Muskelspannung in der Versammlung
Geht es dann in Richtung der anspruchsvolleren Aufgaben, die mehr Versammlung erfordern, möchte ich von meinem Pferd eine schnelle Reaktion, eine gute Körperkontrolle und eine sofortige Ansprechbarkeit. Das ist in einer entspannten Gebrauchshaltung nicht sinnvoll; dafür muss sich das Pferd vorne im Brustkorb stark heben, die Gelenke in den Hanken müssen sich beugen, Energie speichern und schnell freigeben können. Die meisten Pferde heben in der natürlichen Imponierhaltung automatisch auch Kopf und Halsbasis an, sie spannen sich maximal an, um die ganze Muskelkraft zur Verfügung zu haben.

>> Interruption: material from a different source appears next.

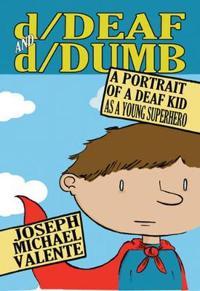 d/Deaf and d/Dumb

Diese Anspannung ist nichts schlechtes, sondern notwendig. Wenn der Ausbildungsstand des Pferdes es zulässt, wird aus Anspannung auch keine Verspannung resultieren, die anschliessend wieder gelockert werden müsste. Wenn das Pferd dann eine anspruchsvolle Übung gut ausgeführt hat, macht es auch wenig Sinn, mit langem Hals noch einige Runden als Entspannung zu traben. Schliesslich möchte ich das Pferd mit genau dem tollen Körpergefühl zurück in den Stall schicken, das es zuletzt hatte. Also steige ich nach einer guten Leistung meistens ab und beende die Lektion.
Ein vielfältiger Werkzeugkasten und kein „one size fits all“
Bin ich jetzt also für oder gegen Vorwärts Abwärts? Wenn ich eine Antwort darauf geben müsste (was ich meistens tunlichst vermeide) dann wäre sie wahrscheinlich: Ich bin für gute, korrekte, individuelle Pferdeausbildung mit Berücksichtigung der Händigkeit. Ein/e gute/r Ausbilder*in muss in meinen Augen alles, was er tut, gut und schlüssig erklären können. Was ist der Nutzen für dieses Pferd in diesem Moment? Kurzfristig kann einem bestimmten Pferd ein fleissiges Vorwärts mit längerem Hals vielleicht einmal helfen. Es ist aber wichtig, dieses Werkzeug bewusst zu verwenden und genau zu wissen, wofür man es nutzt.
Jedes Pferd-Reiter-Paar funktioniert individuell, hat eigene Stärken und Herausforderungen. Die Reduzierung auf eine einzelne Übung scheint mir da einfach zu kurz gedacht. Deshalb habe ich mich auch für die Welt der Reitkunst entschieden: es gibt wenige vorgefertigten Lösungen, die für alle funktionieren sollen. Ich arbeite an einem Zielbild, wie ein Steinhauer, der an einem Steinblock meisselt, die fertige Skulptur stets vor Augen, aber dennoch in Abhängigkeit von der Struktur des jeweiligen Steines. Mein Werkzeugkasten dafür wächst ständig und es gibt noch so vieles zu lernen, zu hinterfragen und auch immer wieder über Bord zu werfen.